Sunday, 7 April 2019

Starting over

So, scary title perhaps and I can almost see the individual shivers running down the spine, but I feel good about starting over. I'm not tossing out the project by any means, but I am going for a major code cleanup, so I'm reimplementing the features that I already made.

This weekend I was working on a system to move from scene to scene via doors and I found that many of the things I needed were all over the place in scripts that I needed to copy to the other scenes. Next I needed to find a way to influence the position for the player on return.

That kind of stuff is inevitable when you are learning to work with Unity, but it makes for terrible messes. Now I think is the time to start over and overthink the projects buildup more. I need a new feature, then I need to think about what implementation it gets. Now that I have my Github set up, I can go back, but it'll preferably be to a good basis.
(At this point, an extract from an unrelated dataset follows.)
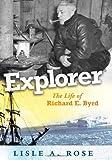 Explorer : the life of Richard E. Byrd / Lisle A. Rose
Today, I reset the walking mechanic and the looking around. Next, and I will plan better, I will  implement changing scenes in a generic way. Looking forward to making it better.

Wednesday, 3 April 2019

Ideas about design

Making a game is actually more than making a game, even if that sounds contradictory. Being a programmer, I know that the trick often is not in the algorithm or the user interface, but in finding out what to make exactly anyway. In games that's even more than in the day job, because there's nothing much creative about calculating interest or about making a secure connection. It just has to be correct.

Games, on the other hand, those are different, because they need to be compelling. The game I have right now, it might be mostly bug free for now, barring stuff I didn't implement yet, but that does by no means make it a good game yet.

When the forest guy sees me, it'll say "HELLOOOOO" on the console and that's intended. But it's not fun. It does not trigger me to go and get seen or to avoid that. In my posts on AI I discussed this before.  The guy needs to do something related to the seeing to make it stand out and that is not finished yet.

What is he supposed to do then? Well, I don't know exactly yet. Zombies will mindlessly attack and kill or get killed, that's easy. Quest givers will ask for attention and give a quest. But there must be something to distinguish between different characters and settings to make them be their own thing. That's design.

I don't have much experience with that, even though I consider myself a so-called idea guy in some sense. Problem is those ideas flash by and need to be caught and processed. The processing takes time and effort and that's fine, but it takes the pace of the project and that feels strange.

No problem though. With all this rambling and ranting going on, one needs to remember that sometimes inspiration lies right before your eyes. Just ideas waiting to pop up. The church in the town I work in, it has a weird tilting tower, they found a Roman boat in the park near my house, the busses at the station always get in each other's way, a couple of weeks ago, me and my wife visited a castle with nice gardens. I found a website with example medieval city planning ideas.

All of them possible games to be made or ideas to make games better and more actually mine. Assets are all nice and shiny, but these things make a difference. Now back to work and stop the crap!

Tuesday, 2 April 2019

I can't draw

Well, it's not like this'll be a surprize to anyone, but no, I can't draw and that's why I make due with primitive shapes for my AI agents in the game. I'm well aware that humans are not capsules, but pretend they are.

Having said that, I recently got a tweet about a game jam for people like me, a game jam for people who can't draw, starting in just over a week. As I most certainly qualify, I'll most likely give it a try and I'm thinking of a battle royal game in the top-down style of the early Grand Theft Auto games, but with idiotic weapons. I need to find out how network stuff works in Unity, but I have time. It'll be fun, I hope.  Never did anything like a game jam, so...

In the meantime, my 30 minutes Unity for yesterday were in making sure the minimap in my game views enemies in red and non-hostile NPC's in green, from code. And I'm still reading the AI book.